EXTRACTED TEXT:
-=-=-=-=-
Even before the Constitution appeared in September, 1787, Lee stood poised, pen in hand, ready to attack it. A believer in a national government founded on “proper” principles, he joined others who opposed a national government founded on any principles, and together they attempted to weld a united opposition to ratification. The center of this activity was New York. George Clinton, governor of New York and a devout foe of nationalism, likewise was ready with articles denouncing the Constitution before it existed; and Clinton’s printer, Thomas Greenleaf (publisher of the New York Journal and Weekly Advertiser, and printer to the state), printed and distributed Lee’s five Letters from the Federal Farmer as a pamphlet, as he did the writings of many other anti-Federalists.

Lee’s letters were dated October 8–15, 1787. The popularity of this pamphlet—it sold several thousand copies—as well as the momentum the Federalists were achieving, induced Lee to write a new series of essays. The new series, titled the same as the first, consisted of thirteen letters, dated from December 25, 1787, to January 25, 1788. It was not nearly so successful as the first, and it soon fell into obscurity.

In 1888, during the centennial celebrations of the ratification of the Constitution, Paul Leicester Ford published a book called Pamphlets on the Constitution, in which he republished Lee’s first series of letters. He dismissed the thirteen additional letters as “largely repetitions of the first,” and because Ford’s book has for many years been the only easily available copy of Lee’s work, the second series of letters all but disappeared from memory.

The present editor agrees with Ford’s judgment in the main: letters 8–10, which are concerned largely with representation, letters 11 and 12, concerned with the Senate, letters 13 and 14, concerned with appointive offices, and letter 15, concerned with the judicial branch, are all not only repetitive of Lee’s earlier arguments, but are also extremely verbose and tedious. Letters 6, 7, 16, and 17, on the other hand, are much more interesting, and they all bear directly on the central question in all these essays, balance in the federal system. For that reason these four of the second series are included in this collection.
-=-=-=-=-
GIVEN DATA:
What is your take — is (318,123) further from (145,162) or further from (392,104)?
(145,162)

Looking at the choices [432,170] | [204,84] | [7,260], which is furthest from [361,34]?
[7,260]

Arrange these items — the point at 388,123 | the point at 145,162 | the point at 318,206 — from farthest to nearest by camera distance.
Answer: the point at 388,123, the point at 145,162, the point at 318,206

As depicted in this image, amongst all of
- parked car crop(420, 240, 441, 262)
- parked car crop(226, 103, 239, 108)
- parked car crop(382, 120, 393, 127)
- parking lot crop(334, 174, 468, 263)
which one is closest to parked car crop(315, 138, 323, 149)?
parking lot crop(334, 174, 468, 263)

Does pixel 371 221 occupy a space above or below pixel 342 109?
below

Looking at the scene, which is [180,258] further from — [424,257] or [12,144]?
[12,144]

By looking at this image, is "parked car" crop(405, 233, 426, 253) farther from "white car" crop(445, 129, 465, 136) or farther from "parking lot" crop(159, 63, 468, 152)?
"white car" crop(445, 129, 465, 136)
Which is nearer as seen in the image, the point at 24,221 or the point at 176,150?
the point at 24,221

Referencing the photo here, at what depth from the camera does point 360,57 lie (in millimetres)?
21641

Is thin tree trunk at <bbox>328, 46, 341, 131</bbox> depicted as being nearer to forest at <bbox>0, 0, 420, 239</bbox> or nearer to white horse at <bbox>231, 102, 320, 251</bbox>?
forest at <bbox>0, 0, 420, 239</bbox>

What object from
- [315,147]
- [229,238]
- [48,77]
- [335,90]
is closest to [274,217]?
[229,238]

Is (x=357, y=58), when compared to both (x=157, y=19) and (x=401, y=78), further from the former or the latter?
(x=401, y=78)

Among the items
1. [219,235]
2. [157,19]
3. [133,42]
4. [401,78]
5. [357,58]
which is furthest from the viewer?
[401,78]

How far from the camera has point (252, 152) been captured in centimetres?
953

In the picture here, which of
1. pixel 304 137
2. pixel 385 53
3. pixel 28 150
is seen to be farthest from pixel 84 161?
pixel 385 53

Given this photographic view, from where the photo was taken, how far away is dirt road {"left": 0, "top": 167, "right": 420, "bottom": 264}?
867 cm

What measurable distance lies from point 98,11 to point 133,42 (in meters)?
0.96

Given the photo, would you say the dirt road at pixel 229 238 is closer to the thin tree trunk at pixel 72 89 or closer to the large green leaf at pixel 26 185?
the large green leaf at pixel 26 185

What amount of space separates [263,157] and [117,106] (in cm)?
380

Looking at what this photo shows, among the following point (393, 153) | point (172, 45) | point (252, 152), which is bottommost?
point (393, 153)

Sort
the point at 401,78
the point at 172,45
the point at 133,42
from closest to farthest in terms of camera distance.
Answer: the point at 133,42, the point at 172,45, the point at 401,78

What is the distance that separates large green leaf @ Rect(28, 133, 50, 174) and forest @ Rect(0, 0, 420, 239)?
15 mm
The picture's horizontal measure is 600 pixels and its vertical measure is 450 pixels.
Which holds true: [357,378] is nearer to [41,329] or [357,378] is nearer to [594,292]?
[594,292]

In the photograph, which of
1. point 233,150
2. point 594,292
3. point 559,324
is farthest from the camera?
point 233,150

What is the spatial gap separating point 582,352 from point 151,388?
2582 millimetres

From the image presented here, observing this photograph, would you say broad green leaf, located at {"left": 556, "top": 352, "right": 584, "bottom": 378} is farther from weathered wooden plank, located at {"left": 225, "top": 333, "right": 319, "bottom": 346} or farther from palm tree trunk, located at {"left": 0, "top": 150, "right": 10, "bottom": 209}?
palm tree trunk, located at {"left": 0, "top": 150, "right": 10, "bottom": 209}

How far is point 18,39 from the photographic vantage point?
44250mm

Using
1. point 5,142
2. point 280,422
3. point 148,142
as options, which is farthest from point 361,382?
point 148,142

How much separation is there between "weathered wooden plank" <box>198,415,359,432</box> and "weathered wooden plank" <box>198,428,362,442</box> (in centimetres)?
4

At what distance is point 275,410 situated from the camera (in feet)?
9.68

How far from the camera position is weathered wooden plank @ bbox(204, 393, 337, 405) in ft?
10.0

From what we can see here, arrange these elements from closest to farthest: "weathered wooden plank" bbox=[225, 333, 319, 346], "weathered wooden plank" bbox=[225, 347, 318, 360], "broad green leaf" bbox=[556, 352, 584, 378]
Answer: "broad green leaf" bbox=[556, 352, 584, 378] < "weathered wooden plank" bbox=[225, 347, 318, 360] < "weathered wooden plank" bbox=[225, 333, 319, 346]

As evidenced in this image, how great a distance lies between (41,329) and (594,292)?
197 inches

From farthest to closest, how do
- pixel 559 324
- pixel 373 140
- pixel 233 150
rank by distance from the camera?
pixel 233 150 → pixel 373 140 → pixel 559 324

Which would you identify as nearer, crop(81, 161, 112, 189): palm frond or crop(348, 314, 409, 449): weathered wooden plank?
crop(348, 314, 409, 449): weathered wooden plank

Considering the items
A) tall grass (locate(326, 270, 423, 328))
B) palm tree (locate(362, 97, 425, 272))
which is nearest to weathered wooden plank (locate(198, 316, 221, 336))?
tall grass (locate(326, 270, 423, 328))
-=-=-=-=-
WORK INSTRUCTIONS:
1. Reproduce word for word the part of the passage on Lee's Federal Farmer letters starting at "The present editor" and ending at "in this collection.".
2. Carry on the passage about Lee's Federal Farmer letters from the point where it stops.

RESPONSE LIST:
1.
The present editor agrees with Ford’s judgment in the main: letters 8–10, which are concerned largely with representation, letters 11 and 12, concerned with the Senate, letters 13 and 14, concerned with appointive offices, and letter 15, concerned with the judicial branch, are all not only repetitive of Lee’s earlier arguments, but are also extremely verbose and tedious. Letters 6, 7, 16, and 17, on the other hand, are much more interesting, and they all bear directly on the central question in all these essays, balance in the federal system. For that reason these four of the second series are included in this collection.

2.
The texts of both Dickinson’s and Lee’s Letters in the present edition are from first editions in the John Carter Brown Library, Brown University. The Dickinson text has been followed as closely as possible, even to the reproduction of errors. Thus, for example, Dickinson regularly misspelled the name of British statesman George Grenville, rendering it Greenville, and Dickinson’s rendition has been followed here. In a few instances, however, absolute faithfulness to the original would yield absurd or misleading results, and minor modifications have been made. Dickinson’s letters posed additional problems, for he followed the common pre-revolutionary practice of using a variety of typographical effects to achieve emphasis, and it has not always been possible to reproduce this convention with modern type. Inasmuch as no definitive edition of Lee’s Letters exists—the eighteenth-century printings vary widely—the John Carter Brown Library edition has been standardized in terms of spelling, punctuation, and capitalization in order to make the substance more accessible to the modern reader.